◆ **Job**: Turn the lines of all the records below into a numbered list, dropping blank lines and leaving the pictures out.

[Excerpt from the dataset]

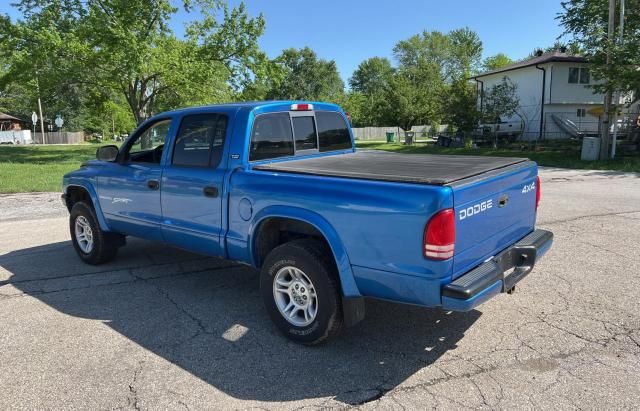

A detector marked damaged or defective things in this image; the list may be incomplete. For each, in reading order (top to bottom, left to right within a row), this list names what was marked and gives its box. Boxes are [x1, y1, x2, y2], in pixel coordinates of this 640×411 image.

cracked asphalt [1, 168, 640, 411]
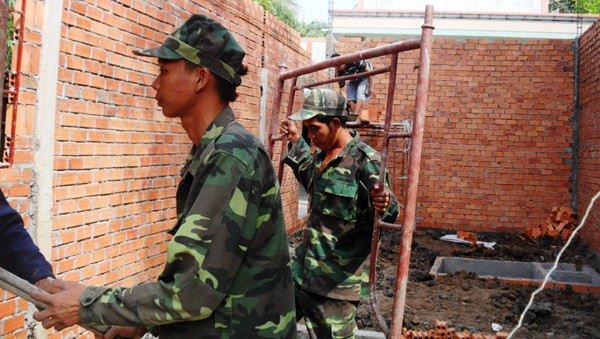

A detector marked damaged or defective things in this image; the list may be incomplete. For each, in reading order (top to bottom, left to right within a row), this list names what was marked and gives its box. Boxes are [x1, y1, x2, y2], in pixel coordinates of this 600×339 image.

rusty metal bar [390, 4, 436, 338]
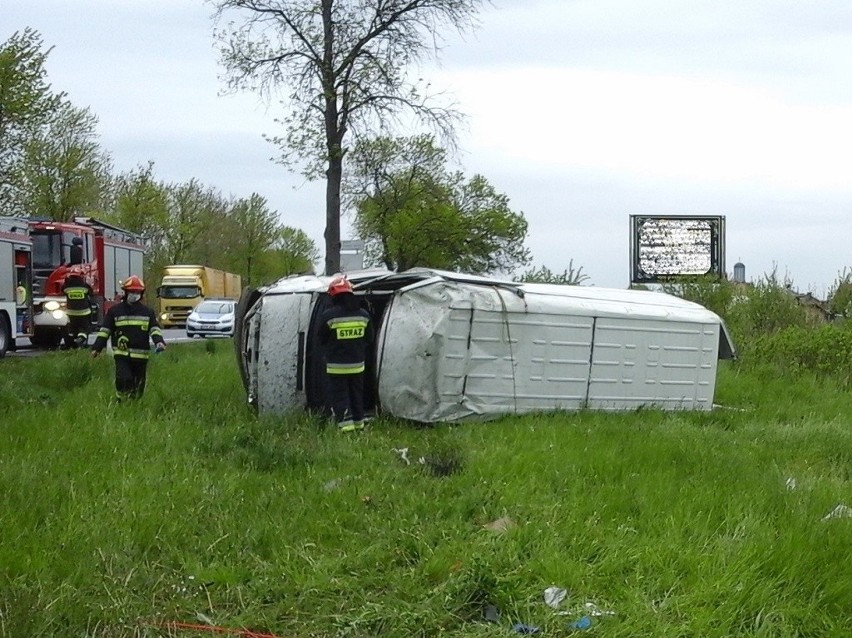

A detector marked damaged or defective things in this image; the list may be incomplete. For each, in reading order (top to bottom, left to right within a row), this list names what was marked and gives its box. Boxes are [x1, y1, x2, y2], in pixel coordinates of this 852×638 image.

overturned white van [235, 270, 740, 424]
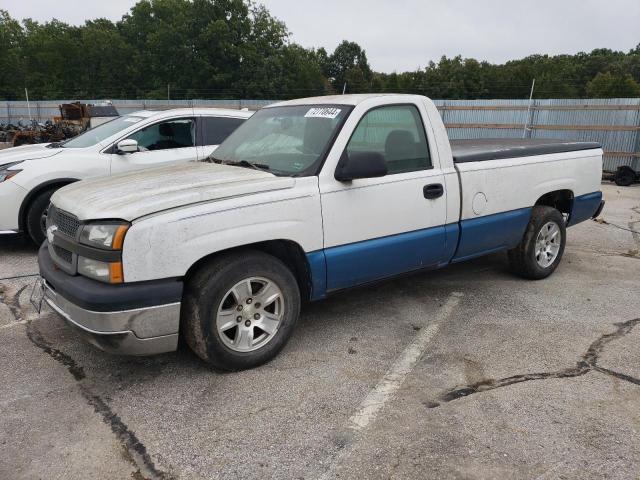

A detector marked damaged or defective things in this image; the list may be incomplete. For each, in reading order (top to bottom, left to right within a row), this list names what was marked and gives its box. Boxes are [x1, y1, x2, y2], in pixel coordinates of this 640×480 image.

◆ **Correct answer**:
1. A detector marked damaged or defective things in this image; the list may be incomplete. For each, in reading order (top to bottom, left to right within a row), this list names what was marked and gives its box. Boxes are [x1, y1, x2, y2], in pixel coordinates of this 640×411 image.
2. cracked asphalt [1, 168, 640, 411]
3. A detector marked damaged or defective things in this image; the list may be incomplete. For each, in reading order (top to bottom, left to right within a row), this list names what was marked and gives its box. Boxes are [x1, y1, x2, y2], in pixel coordinates of this 600×339 image.
4. rusty metal bar [390, 4, 436, 338]
5. A detector marked damaged or defective things in this image; the list may be incomplete. For each, in reading order (top to bottom, left to right within a row), this list names what was marked and gives its box. Boxes are [x1, y1, x2, y2], in pixel coordinates of this 852×638 image.
6. overturned white van [235, 270, 740, 424]
7. A detector marked damaged or defective things in this image; the list may be incomplete. For each, in reading order (top to bottom, left to right within a row), this list names what was marked and gives its box. Boxes are [x1, y1, x2, y2], in pixel coordinates of this 640×480 image.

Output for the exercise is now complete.